==== Given records ====

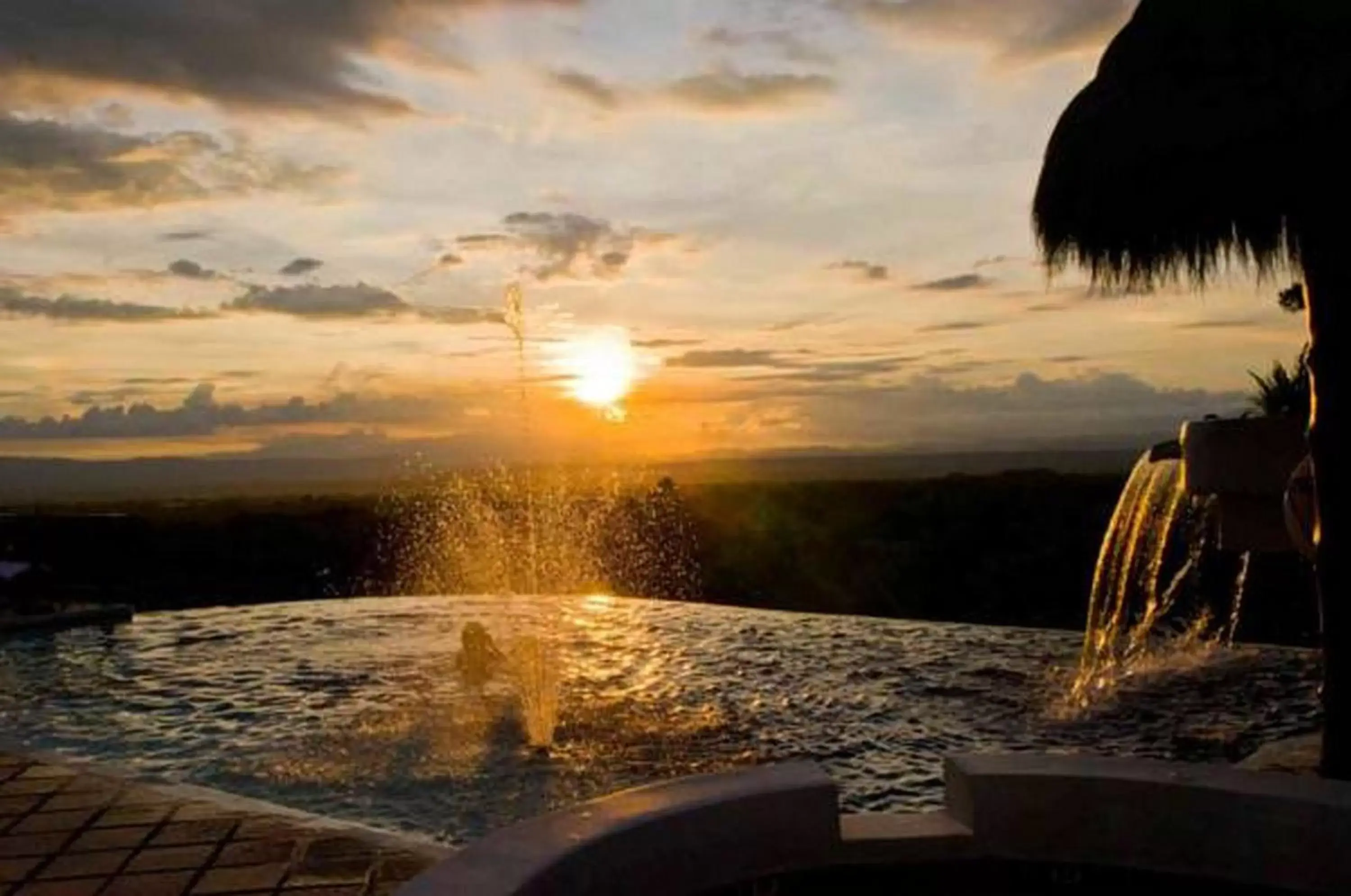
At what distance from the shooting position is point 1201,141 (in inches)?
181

====
==== Given records ====

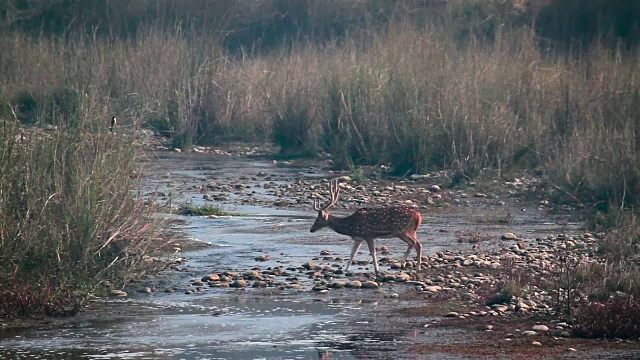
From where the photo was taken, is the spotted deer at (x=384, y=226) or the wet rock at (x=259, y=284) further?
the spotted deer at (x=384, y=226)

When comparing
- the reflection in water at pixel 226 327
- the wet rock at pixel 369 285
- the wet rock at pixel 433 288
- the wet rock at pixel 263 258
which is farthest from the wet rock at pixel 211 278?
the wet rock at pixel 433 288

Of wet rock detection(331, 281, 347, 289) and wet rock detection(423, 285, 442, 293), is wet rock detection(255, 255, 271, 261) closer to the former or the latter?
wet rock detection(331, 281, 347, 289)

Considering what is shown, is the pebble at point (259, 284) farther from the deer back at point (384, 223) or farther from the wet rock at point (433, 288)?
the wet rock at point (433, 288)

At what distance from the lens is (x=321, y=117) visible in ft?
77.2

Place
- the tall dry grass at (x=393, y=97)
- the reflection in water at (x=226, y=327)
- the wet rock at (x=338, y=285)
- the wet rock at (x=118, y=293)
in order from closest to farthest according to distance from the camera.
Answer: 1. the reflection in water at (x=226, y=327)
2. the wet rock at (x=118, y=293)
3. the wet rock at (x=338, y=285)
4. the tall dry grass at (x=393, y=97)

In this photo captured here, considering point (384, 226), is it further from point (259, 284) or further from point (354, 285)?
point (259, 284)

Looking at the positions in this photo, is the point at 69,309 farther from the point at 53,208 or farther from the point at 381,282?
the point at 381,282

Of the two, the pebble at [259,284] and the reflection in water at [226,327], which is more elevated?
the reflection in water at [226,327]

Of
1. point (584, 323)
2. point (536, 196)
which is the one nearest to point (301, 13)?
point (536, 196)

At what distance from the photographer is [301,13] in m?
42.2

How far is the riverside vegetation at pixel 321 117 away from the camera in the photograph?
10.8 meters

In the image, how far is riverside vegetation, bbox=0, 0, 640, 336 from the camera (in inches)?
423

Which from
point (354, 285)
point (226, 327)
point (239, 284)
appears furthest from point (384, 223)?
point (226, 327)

====

- [Objective]: Locate every line in the material above that contains the string "riverside", matching case exactly, and copy each of those lines.

- [Complete output]:
How far is the riverside vegetation at pixel 321 117 away from the camera in the photograph?
In the image, how far is riverside vegetation, bbox=0, 0, 640, 336 from the camera (in inches)?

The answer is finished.